Stress encounters like this on a daily basis can take a toll on your body. Here are some common effects of stress.
You may be asking “how do these stress-busting foods work?” Food can help tame stress in several ways. Comfort foods, like a bowl of warm oatmeal, boost levels of serotonin, a calming brain chemical. Other foods can cut levels of cortisol and adrenaline, stress hormones that take a toll on the body over time. A healthy diet can help counter the impact of stress by lowering your blood pressure.
All carbs prompt the brain to make more serotonin. For a steady supply of this feel-good chemical, it's best to eat complex carbs, which take longer to digest. Some good choices you can include such as whole-grain breads, pastas, and breakfast cereals. They can also help you feel balanced by stabilizing blood sugar levels.
Oranges make the list for their wealth of vitamin C. Studies suggest this vitamin can curb levels of stress hormones while strengthening the immune system. In one study of people with high blood pressure, blood pressure and levels of cortisol (a stress hormone) returned to normal more quickly when people took vitamin C before a stressful task.
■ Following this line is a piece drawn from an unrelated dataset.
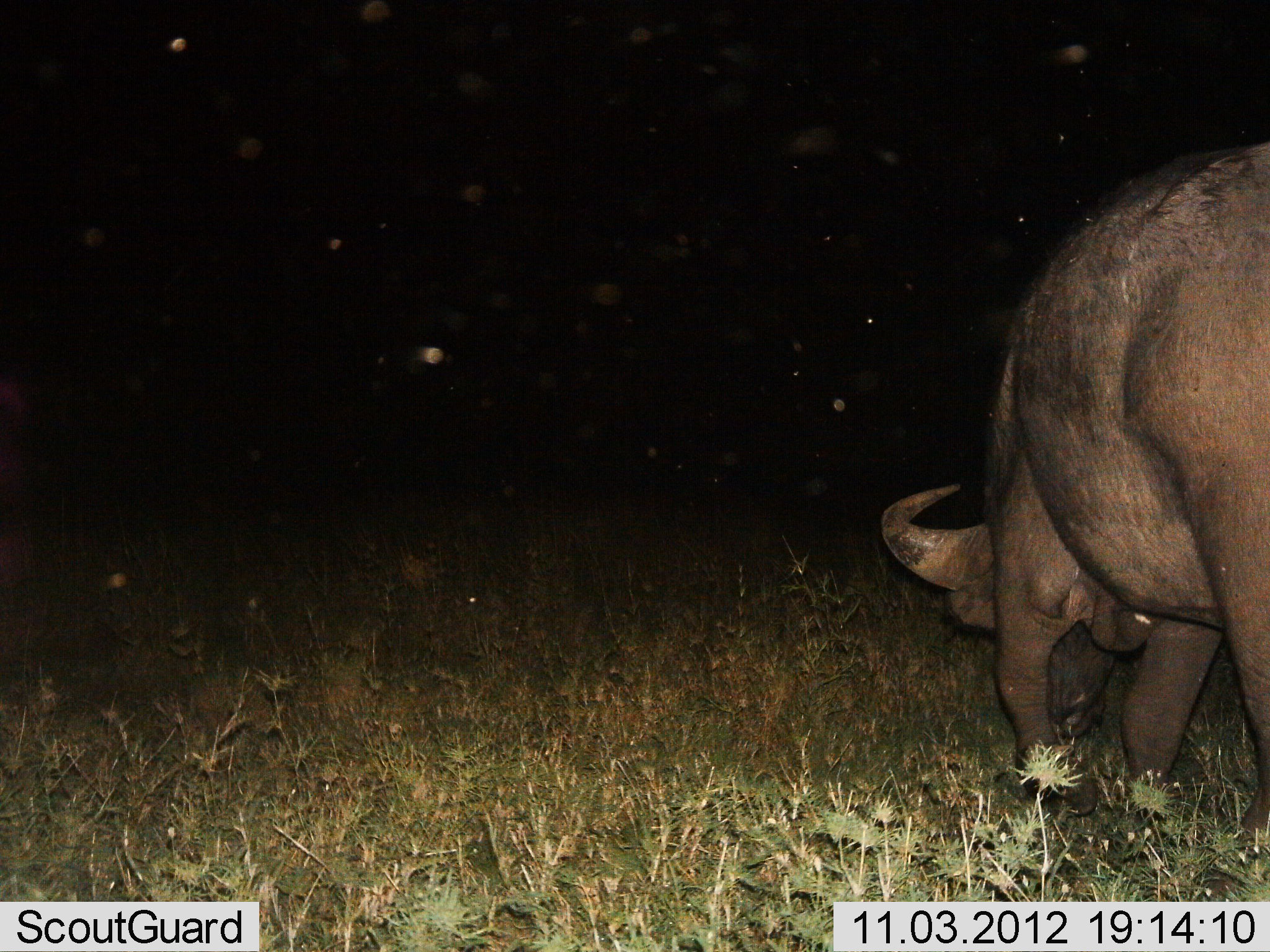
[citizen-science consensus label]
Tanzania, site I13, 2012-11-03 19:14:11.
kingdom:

Too little magnesium may trigger headaches and fatigue, compounding effects of stress. One cup of spinach helps you stock back up on magnesium. If you are not a fan of spinach, other green leafy vegetables are good magnesium sources too. Or even a fillet of salon, being very high in magnesium.
Drinking black tea may help you recover from stressful events more quickly. One study compared people who drank 4 cups of tea daily for 6 weeks with people who drank another beverage. The tea drinkers reported feeling calmer and had lower levels of the stress hormone cortisol after stressful situations.
Almonds are a group full of helpful vitamins: VItamin E to bolster the immune system, plus B vitamins, which may make you more resilient during bouts of stress or depression. To get the benefits, snack on a quarter cup a day.
Garlic is high in sulfur compounds that help increase levels of glutathione. This antioxidant is part of your body’s first line of defense against stress. Studies have suggested that garlic helps combat stress and reduce symptoms of anxiety and depression.
The bottom line
Whether we decide to ignore the stress we encounter or convince ourselves we are okay, it will slowly take a toll on our physical and mental health. Try incorporating some of these foods and beverages into your diet to naturally promote stress relief.